------ DATA SUPPLIED
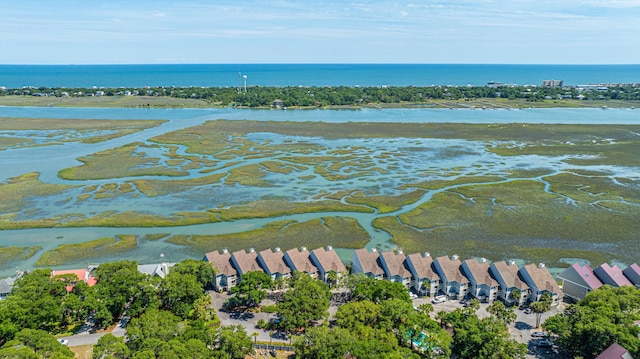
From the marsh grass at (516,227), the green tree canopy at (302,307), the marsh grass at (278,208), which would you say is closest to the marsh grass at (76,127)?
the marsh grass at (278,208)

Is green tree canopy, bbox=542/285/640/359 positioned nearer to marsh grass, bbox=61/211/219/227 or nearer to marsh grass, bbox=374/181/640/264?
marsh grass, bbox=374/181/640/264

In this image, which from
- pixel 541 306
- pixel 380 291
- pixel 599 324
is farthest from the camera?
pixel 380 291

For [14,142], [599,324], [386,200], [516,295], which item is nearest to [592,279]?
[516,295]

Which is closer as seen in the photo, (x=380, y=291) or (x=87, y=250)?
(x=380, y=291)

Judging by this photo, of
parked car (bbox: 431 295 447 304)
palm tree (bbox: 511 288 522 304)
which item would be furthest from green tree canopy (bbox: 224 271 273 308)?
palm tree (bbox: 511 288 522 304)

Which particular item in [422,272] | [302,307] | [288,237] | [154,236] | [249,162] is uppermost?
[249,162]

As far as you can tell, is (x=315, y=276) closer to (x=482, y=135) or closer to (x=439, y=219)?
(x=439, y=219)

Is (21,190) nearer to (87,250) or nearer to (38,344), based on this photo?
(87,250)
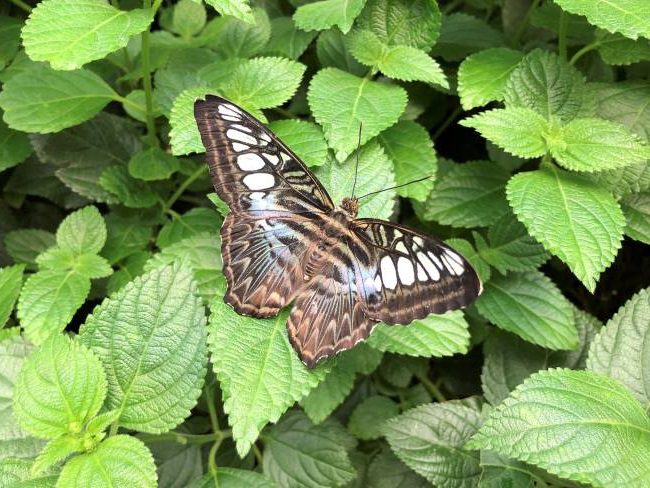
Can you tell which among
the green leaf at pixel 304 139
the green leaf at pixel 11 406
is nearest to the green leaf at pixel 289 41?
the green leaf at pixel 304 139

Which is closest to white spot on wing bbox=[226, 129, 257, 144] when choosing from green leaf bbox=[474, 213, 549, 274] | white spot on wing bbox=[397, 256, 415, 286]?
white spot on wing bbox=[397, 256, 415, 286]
------------
------ DATA SUPPLIED
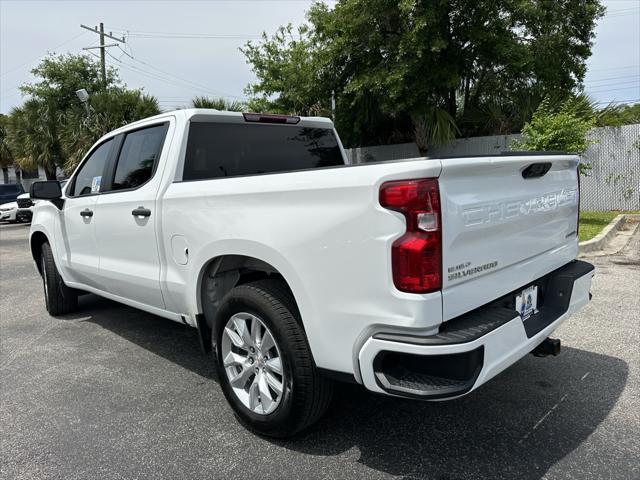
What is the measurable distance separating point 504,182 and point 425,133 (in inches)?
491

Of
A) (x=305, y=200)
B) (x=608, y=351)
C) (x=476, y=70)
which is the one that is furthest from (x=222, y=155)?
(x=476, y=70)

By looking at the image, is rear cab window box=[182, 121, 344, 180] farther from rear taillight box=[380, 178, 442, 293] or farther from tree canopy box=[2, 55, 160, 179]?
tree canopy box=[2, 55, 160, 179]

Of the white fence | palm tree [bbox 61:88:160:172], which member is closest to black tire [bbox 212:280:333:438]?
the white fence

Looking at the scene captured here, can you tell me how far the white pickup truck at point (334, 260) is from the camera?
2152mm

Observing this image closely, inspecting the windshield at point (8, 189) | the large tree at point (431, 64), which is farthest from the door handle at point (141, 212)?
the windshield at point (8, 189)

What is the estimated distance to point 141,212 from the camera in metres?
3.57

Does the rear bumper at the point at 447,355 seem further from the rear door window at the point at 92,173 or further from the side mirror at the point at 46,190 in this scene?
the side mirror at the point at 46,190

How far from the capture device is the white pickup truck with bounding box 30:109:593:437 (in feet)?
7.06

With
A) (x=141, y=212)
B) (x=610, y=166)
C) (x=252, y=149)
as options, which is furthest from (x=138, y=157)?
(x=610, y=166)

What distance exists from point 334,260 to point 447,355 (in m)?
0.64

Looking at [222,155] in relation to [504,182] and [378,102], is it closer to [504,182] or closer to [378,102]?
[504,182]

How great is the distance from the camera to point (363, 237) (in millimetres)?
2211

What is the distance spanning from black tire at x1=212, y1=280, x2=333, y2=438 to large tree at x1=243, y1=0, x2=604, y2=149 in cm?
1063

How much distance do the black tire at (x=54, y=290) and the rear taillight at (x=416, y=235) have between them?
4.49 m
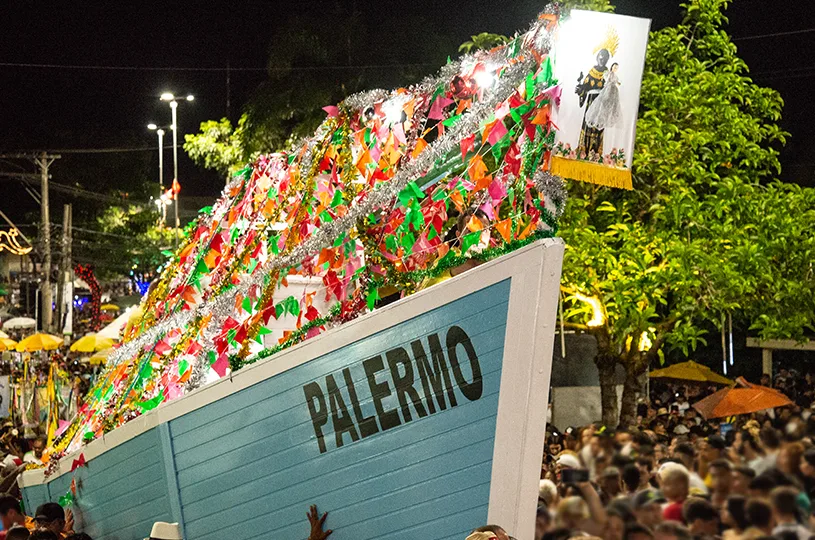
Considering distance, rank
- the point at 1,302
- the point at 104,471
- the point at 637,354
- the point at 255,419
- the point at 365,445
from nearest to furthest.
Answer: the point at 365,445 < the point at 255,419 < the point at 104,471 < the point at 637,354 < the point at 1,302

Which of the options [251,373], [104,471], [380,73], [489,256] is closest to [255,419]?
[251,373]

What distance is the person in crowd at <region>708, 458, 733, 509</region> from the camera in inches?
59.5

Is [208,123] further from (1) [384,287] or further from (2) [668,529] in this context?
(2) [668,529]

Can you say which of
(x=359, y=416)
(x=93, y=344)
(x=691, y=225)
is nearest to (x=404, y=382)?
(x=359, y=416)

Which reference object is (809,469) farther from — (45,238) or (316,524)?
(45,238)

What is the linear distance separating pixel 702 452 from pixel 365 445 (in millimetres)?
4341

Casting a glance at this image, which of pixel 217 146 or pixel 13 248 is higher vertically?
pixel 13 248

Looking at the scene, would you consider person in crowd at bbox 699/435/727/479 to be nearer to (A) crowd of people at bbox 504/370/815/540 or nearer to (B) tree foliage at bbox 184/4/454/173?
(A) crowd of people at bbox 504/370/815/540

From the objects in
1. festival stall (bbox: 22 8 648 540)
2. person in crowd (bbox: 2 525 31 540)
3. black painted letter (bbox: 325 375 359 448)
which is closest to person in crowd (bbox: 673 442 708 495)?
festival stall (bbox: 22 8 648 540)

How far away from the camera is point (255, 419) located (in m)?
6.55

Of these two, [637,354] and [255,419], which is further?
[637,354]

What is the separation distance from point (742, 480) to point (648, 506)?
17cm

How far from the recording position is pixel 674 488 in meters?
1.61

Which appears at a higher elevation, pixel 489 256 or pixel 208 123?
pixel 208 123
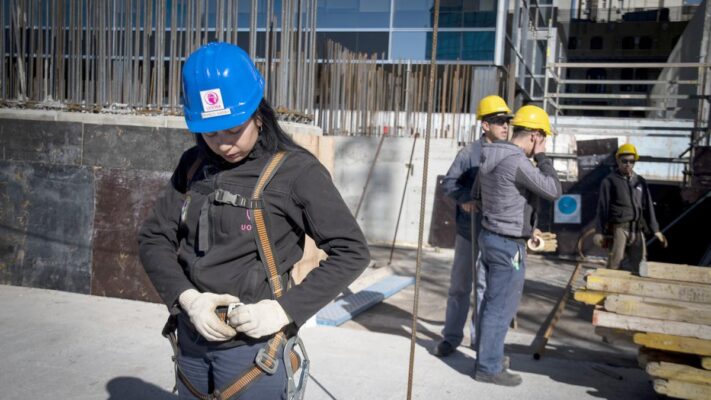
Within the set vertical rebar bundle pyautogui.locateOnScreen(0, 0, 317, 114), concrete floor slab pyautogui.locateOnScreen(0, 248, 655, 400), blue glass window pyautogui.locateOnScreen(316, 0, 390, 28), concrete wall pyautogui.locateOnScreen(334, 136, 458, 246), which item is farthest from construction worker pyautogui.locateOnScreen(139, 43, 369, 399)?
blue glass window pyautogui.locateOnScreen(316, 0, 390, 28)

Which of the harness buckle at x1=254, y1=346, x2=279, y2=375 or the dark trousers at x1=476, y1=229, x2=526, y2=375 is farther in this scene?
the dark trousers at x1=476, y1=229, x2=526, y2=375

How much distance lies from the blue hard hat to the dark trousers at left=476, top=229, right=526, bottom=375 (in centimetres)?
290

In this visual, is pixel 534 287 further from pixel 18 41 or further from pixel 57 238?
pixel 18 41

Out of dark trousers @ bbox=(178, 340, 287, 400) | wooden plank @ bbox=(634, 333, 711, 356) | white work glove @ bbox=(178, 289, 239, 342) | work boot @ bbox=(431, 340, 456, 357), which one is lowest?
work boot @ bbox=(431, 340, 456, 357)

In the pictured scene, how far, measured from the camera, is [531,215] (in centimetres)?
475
------------
◆ WHAT IS BEING ASKED
Pull out every line of the listing above that contains the word "trousers", and copy each one in full.

◆ COMPLETED TASK
Which of the harness buckle at x1=254, y1=346, x2=279, y2=375 or the dark trousers at x1=476, y1=229, x2=526, y2=375 is farther in this scene?
the dark trousers at x1=476, y1=229, x2=526, y2=375
How much distance lies from the blue hard hat to the dark trousers at left=476, top=229, right=526, bottom=375 (in centimetres)?
Out of dark trousers @ bbox=(178, 340, 287, 400) | wooden plank @ bbox=(634, 333, 711, 356) | white work glove @ bbox=(178, 289, 239, 342) | work boot @ bbox=(431, 340, 456, 357), which one is lowest?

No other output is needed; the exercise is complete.